Le Taiji comme voie universelle de développement intérieur
À rebours de la vision contemporaine du taiji comme gymnastique douce ou art martial ralenti, Patrick Kelly défend une compréhension radicalement différente : le taiji est, à l’origine et dans son intention profonde, une voie complète de transformation intérieure, comparable au yoga traditionnel ou aux grandes voies initiatiques de l’humanité. Formé pendant près de cinquante ans auprès de maîtres chinois, indiens et occidentaux, il situe son enseignement dans une perspective qu’il qualifie lui-même d’universelle, au-delà des formes culturelles particulières.

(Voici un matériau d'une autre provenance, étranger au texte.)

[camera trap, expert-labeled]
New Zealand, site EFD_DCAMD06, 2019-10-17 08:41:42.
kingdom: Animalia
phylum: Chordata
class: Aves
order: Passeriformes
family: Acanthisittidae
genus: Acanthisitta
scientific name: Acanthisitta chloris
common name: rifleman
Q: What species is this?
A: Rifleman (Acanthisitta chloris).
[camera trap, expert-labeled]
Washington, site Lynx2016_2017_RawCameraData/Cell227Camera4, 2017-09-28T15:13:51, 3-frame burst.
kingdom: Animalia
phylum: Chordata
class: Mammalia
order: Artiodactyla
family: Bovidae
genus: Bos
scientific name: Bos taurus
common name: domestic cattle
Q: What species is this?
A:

Le Taiji : non pas lent, mais naturel
Patrick Kelly le souligne, la lenteur n’est qu’un outil pédagogique, permettant d’observer finement les processus internes — circulation de l’énergie, coordination, relation entre intention et mouvement. Le véritable critère du taiji n’est pas la lenteur, mais la justesse et la naturalité du geste. Lorsque la situation l’exige, le mouvement devient rapide, sans rupture intérieure.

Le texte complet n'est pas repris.